Troubleshooting applications

Table of Contents

Key Principles of Application Troubleshooting on OpenShift

Troubleshooting applications on OpenShift builds on the platform’s monitoring, logging, and observability features, but focuses specifically on identifying, isolating, and resolving issues at the application level, not on cluster-wide health.

This chapter assumes you already know:

How metrics, logs, and traces are collected in OpenShift.
Where to view dashboards and logs in the console.

Here the focus is: how to use those tools and other primitives to debug misbehaving applications in a structured way.

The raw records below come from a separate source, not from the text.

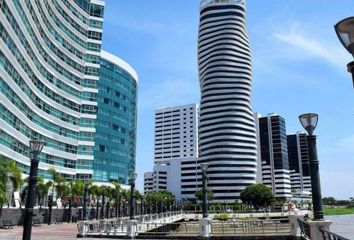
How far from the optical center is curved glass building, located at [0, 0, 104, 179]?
53.9 meters

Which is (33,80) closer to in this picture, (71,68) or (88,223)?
(71,68)

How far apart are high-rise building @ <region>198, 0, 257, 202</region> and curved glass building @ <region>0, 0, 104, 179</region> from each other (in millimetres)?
96787

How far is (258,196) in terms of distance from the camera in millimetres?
128875

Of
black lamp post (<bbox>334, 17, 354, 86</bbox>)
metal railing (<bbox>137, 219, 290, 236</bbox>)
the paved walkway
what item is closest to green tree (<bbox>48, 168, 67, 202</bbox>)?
the paved walkway

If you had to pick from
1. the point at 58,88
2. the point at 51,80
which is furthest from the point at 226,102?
the point at 51,80

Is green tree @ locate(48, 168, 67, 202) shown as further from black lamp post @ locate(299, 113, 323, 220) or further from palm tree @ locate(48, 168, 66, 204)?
black lamp post @ locate(299, 113, 323, 220)

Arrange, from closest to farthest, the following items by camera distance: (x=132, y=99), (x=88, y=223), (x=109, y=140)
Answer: (x=88, y=223), (x=109, y=140), (x=132, y=99)

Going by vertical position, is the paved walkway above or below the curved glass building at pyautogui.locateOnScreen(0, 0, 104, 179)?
below

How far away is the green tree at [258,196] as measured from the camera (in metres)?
128

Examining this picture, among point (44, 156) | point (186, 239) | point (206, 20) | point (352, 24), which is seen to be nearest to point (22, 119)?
point (44, 156)

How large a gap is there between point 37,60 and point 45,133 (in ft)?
44.6

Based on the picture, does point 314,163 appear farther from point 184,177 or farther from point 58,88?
point 184,177

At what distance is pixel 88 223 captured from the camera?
31.0 meters

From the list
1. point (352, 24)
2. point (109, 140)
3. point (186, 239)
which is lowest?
point (186, 239)
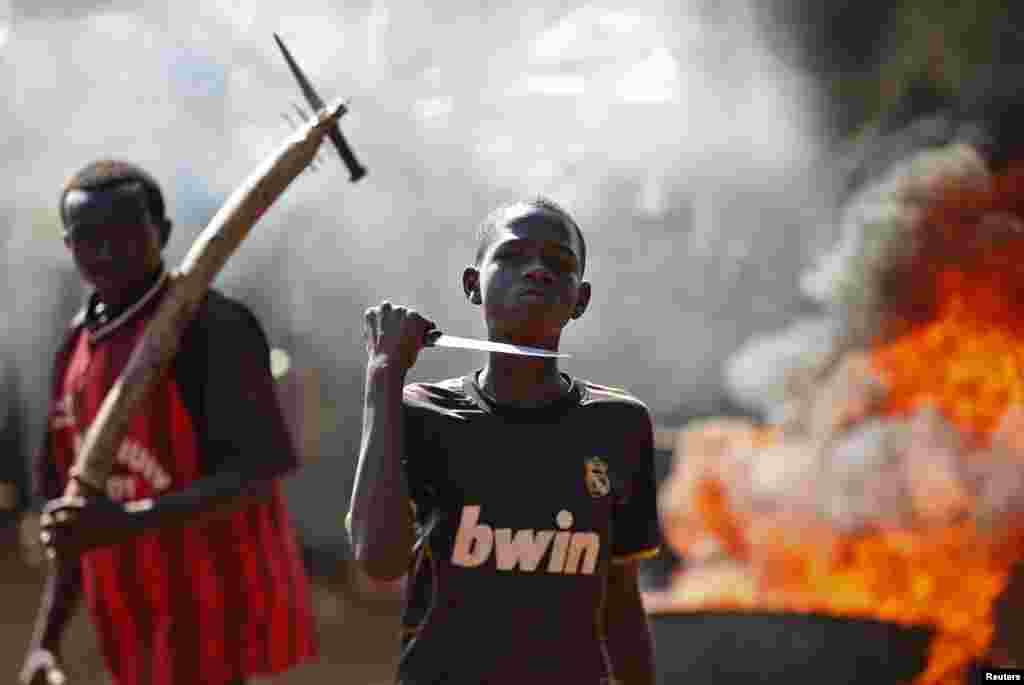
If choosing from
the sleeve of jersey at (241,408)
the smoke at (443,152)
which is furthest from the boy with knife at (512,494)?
the smoke at (443,152)

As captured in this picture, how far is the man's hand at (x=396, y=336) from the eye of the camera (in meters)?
2.48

A Structured Troubleshooting Workflow

A typical troubleshooting flow for an application running on OpenShift:

Detect the symptom

Error in UI, failing API call, degraded performance, pod crash, etc.

Check high-level status

Are the pods up? Is the route responding? Are there alerts firing?

Narrow down the layer

Is it a code bug, configuration issue, dependency problem, or platform issue?

Deep dive with the right tool

Logs, events, metrics, traces, live pod inspection, or local reproduction.

Verify the fix

Roll out a change (config, image, scaling) and confirm via metrics and logs.

The rest of the chapter is organized around these steps and the tools you can use.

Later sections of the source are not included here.